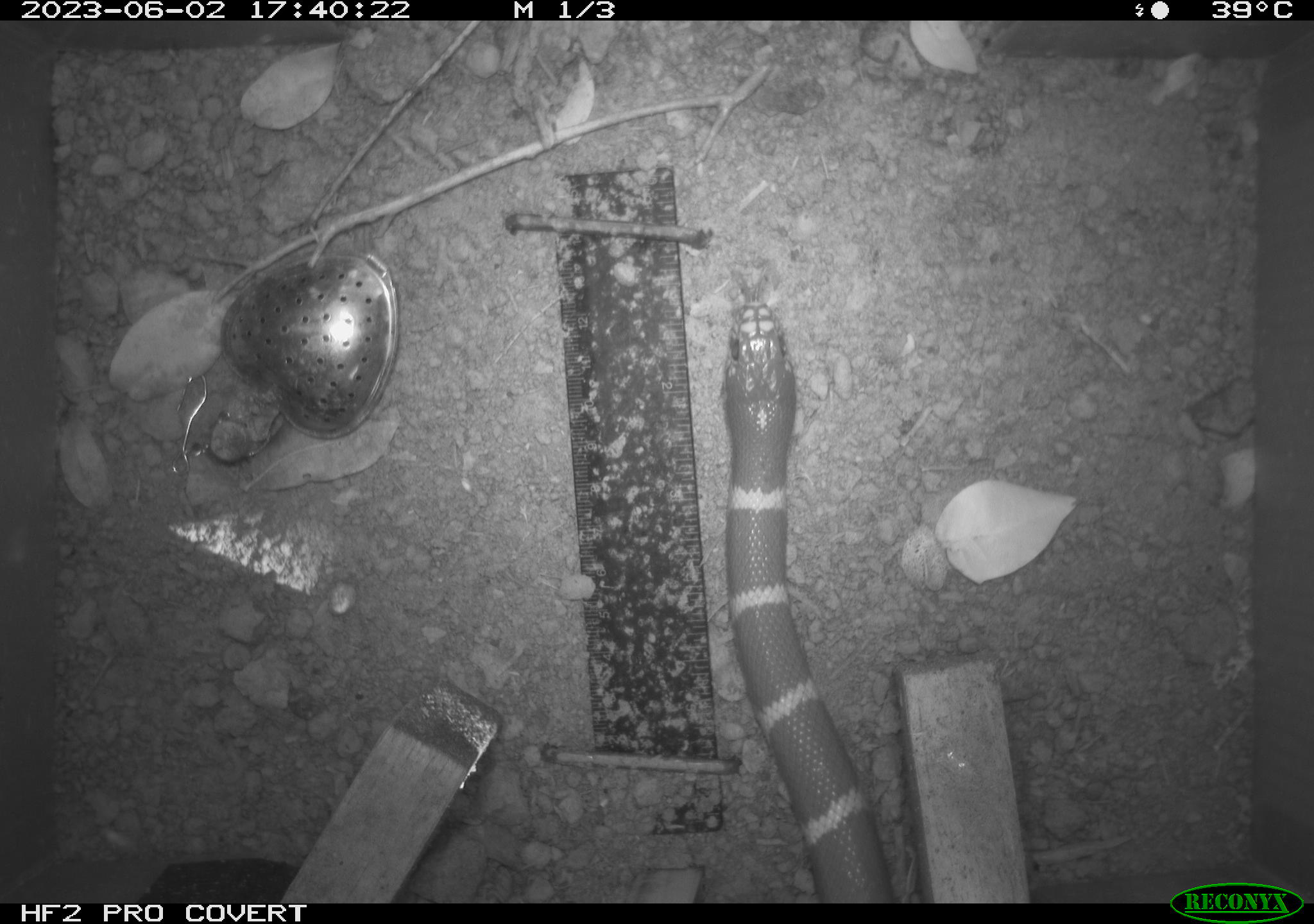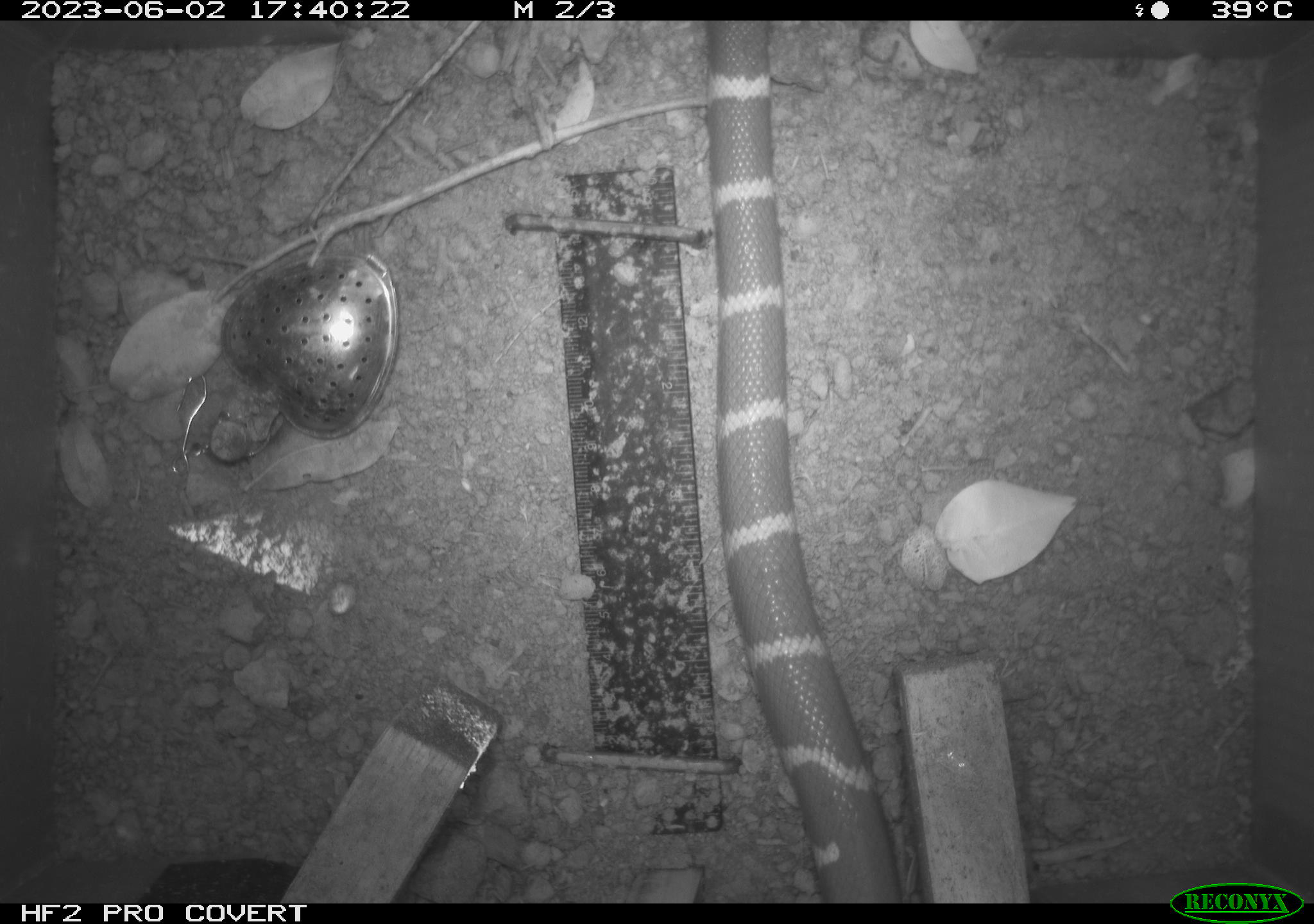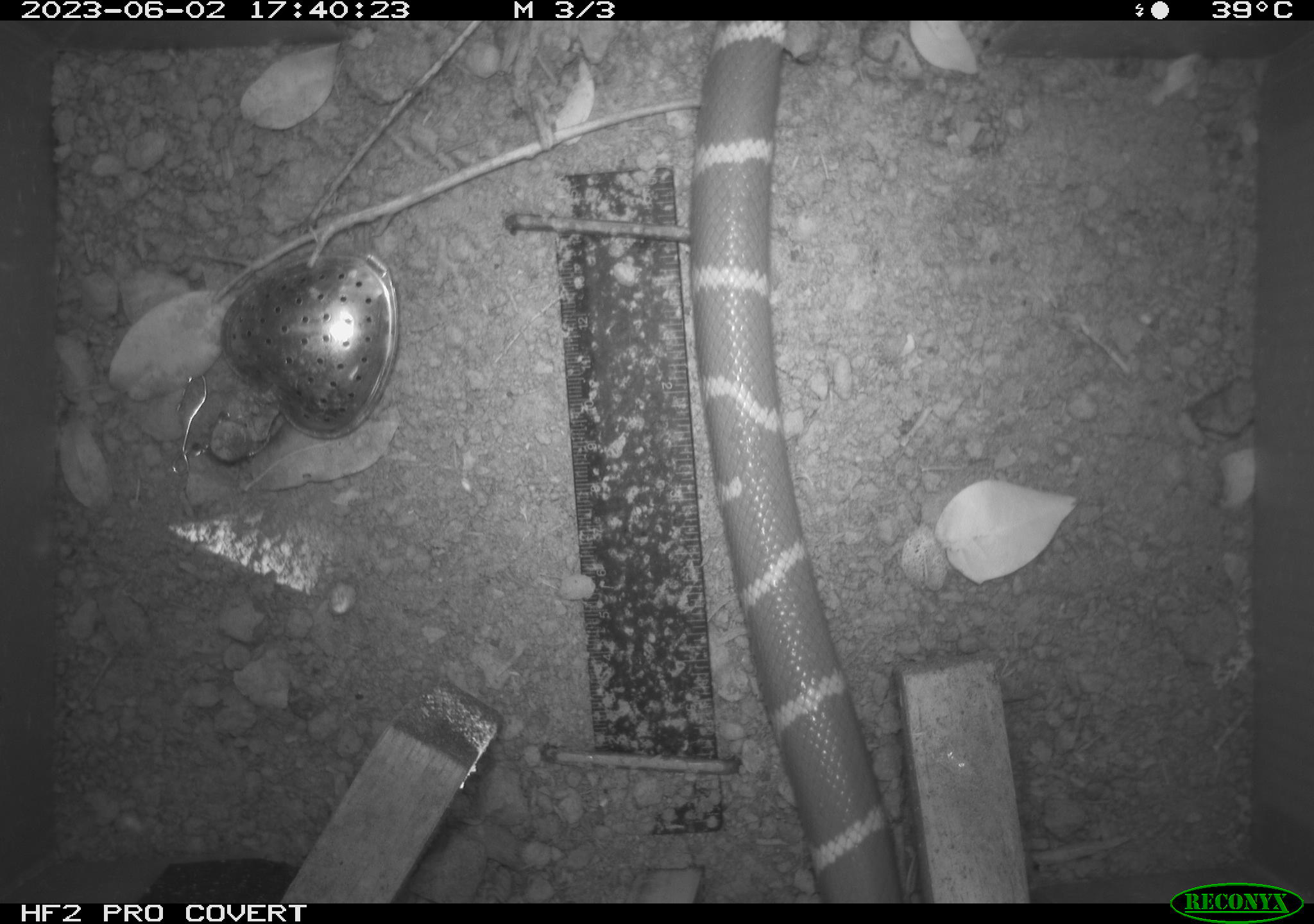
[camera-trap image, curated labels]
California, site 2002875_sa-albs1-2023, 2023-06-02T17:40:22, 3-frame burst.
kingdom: Animalia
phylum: Chordata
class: Reptilia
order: Squamata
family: Colubridae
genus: Lampropeltis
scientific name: Lampropeltis californiae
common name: california kingsnake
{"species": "california kingsnake (Lampropeltis californiae)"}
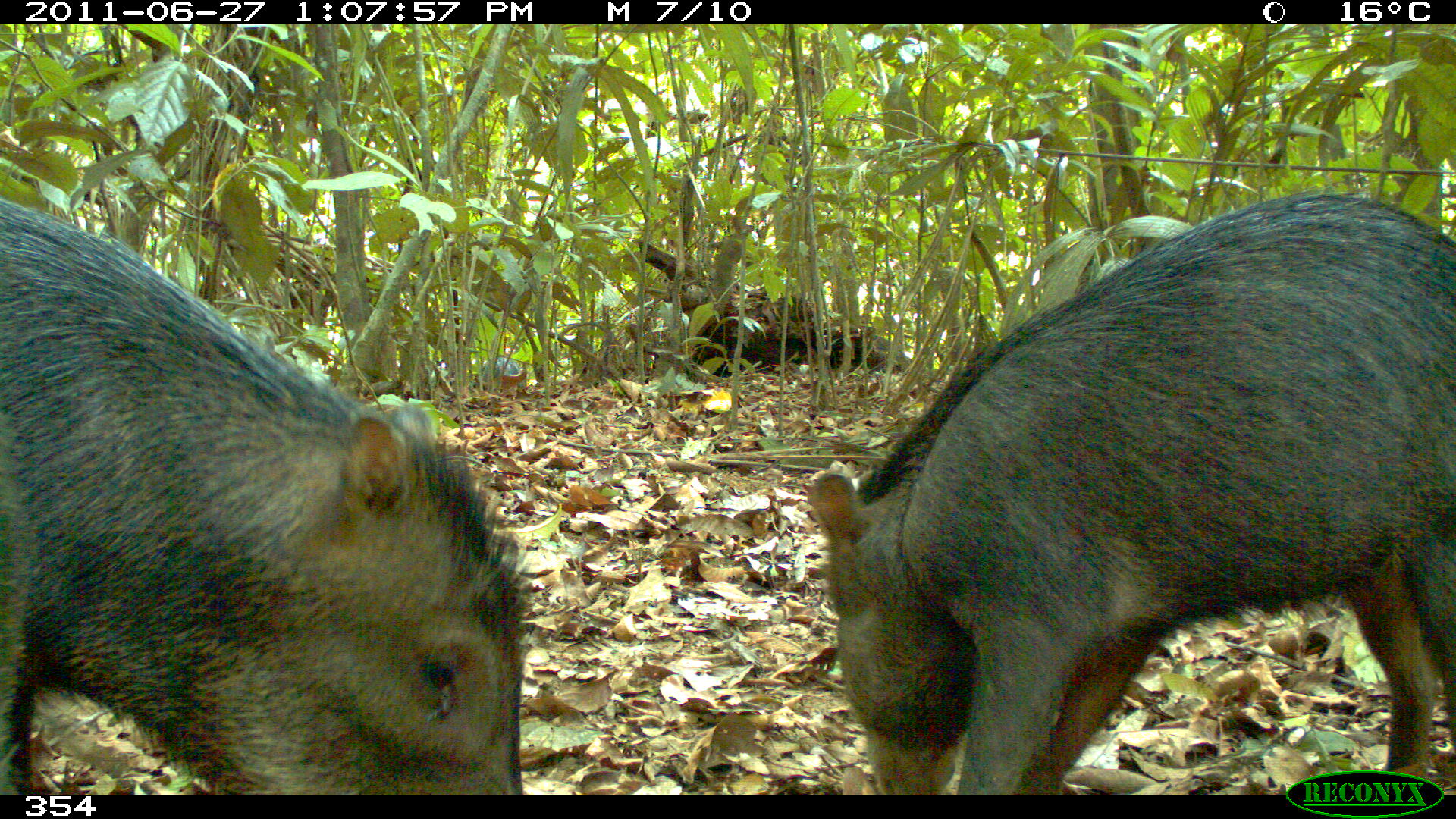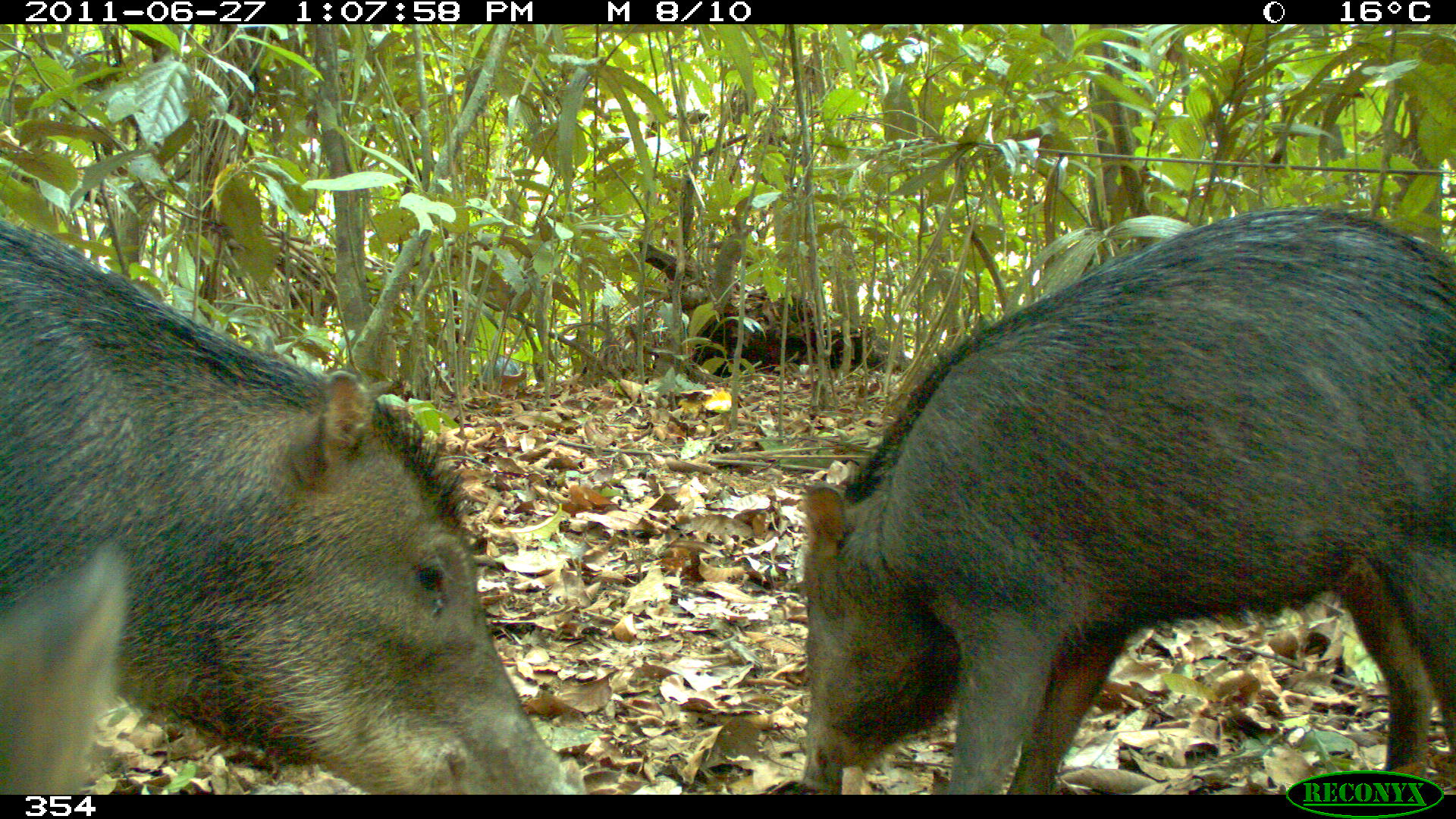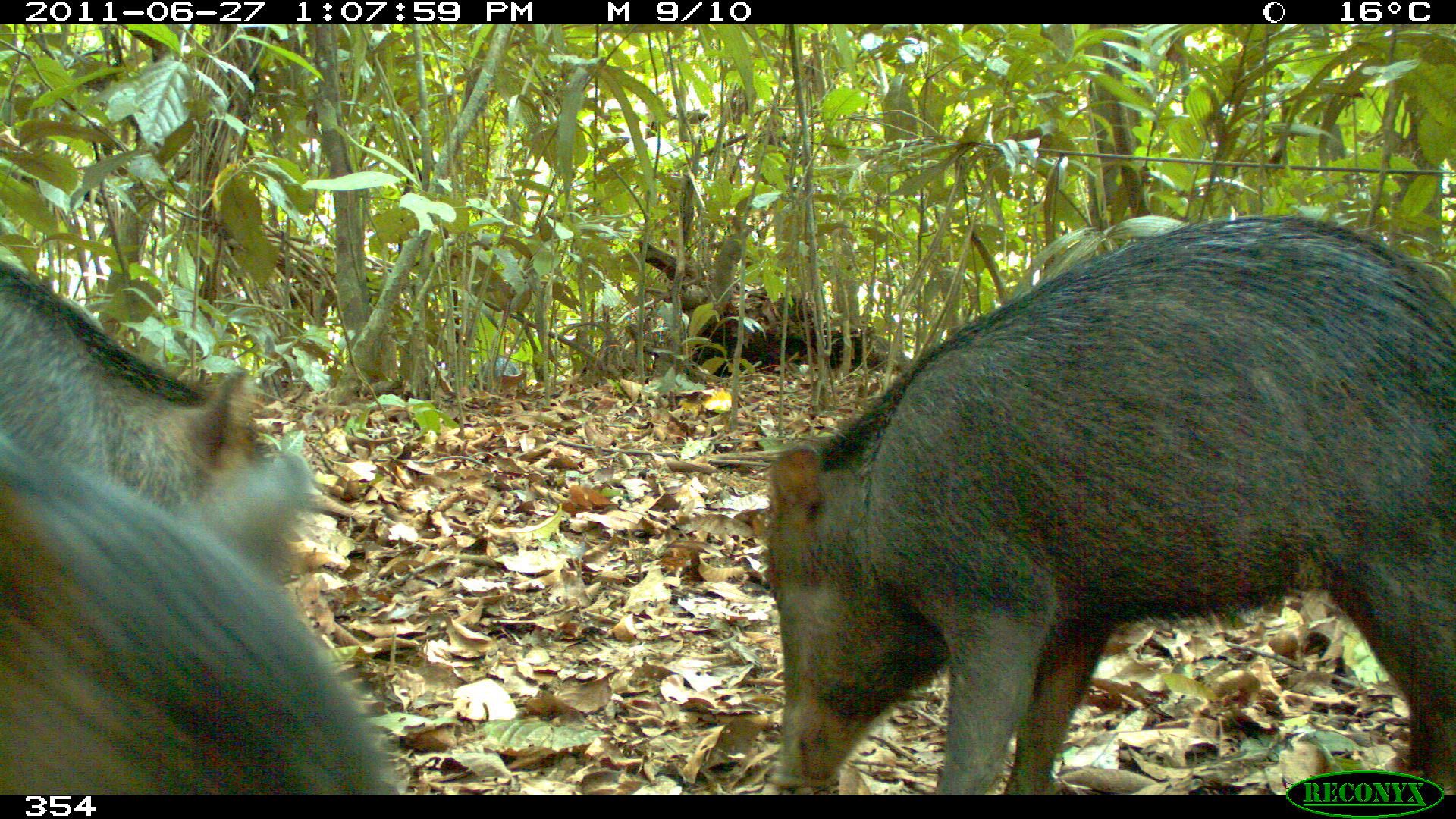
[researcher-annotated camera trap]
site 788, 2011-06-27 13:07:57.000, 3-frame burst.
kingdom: Animalia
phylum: Chordata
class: Mammalia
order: Artiodactyla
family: Tayassuidae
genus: Tayassu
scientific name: Tayassu pecari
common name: white-lipped peccary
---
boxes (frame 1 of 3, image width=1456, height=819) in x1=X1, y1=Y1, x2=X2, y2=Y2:
tayassu pecari: x1=807, y1=187, x2=1456, y2=794; x1=0, y1=198, x2=533, y2=793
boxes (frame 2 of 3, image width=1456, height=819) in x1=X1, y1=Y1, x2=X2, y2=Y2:
tayassu pecari: x1=800, y1=201, x2=1455, y2=794; x1=0, y1=212, x2=570, y2=794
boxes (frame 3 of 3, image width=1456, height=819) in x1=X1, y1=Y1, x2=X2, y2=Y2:
tayassu pecari: x1=761, y1=204, x2=1455, y2=794; x1=0, y1=431, x2=391, y2=794; x1=0, y1=253, x2=268, y2=592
* * * *
TASK OBJECTIVE: Give back the full listing verbatim, skipping each picture.

ANSWER FOR THE TASK:
[camera-trap image, curated labels]
California, site 2002875_sa-albs1-2023, 2023-06-02T17:40:22, 3-frame burst.
kingdom: Animalia
phylum: Chordata
class: Reptilia
order: Squamata
family: Colubridae
genus: Lampropeltis
scientific name: Lampropeltis californiae
common name: california kingsnake
{"species": "california kingsnake (Lampropeltis californiae)"}
[researcher-annotated camera trap]
site 788, 2011-06-27 13:07:57.000, 3-frame burst.
kingdom: Animalia
phylum: Chordata
class: Mammalia
order: Artiodactyla
family: Tayassuidae
genus: Tayassu
scientific name: Tayassu pecari
common name: white-lipped peccary
---
boxes (frame 1 of 3, image width=1456, height=819) in x1=X1, y1=Y1, x2=X2, y2=Y2:
tayassu pecari: x1=807, y1=187, x2=1456, y2=794; x1=0, y1=198, x2=533, y2=793
boxes (frame 2 of 3, image width=1456, height=819) in x1=X1, y1=Y1, x2=X2, y2=Y2:
tayassu pecari: x1=800, y1=201, x2=1455, y2=794; x1=0, y1=212, x2=570, y2=794
boxes (frame 3 of 3, image width=1456, height=819) in x1=X1, y1=Y1, x2=X2, y2=Y2:
tayassu pecari: x1=761, y1=204, x2=1455, y2=794; x1=0, y1=431, x2=391, y2=794; x1=0, y1=253, x2=268, y2=592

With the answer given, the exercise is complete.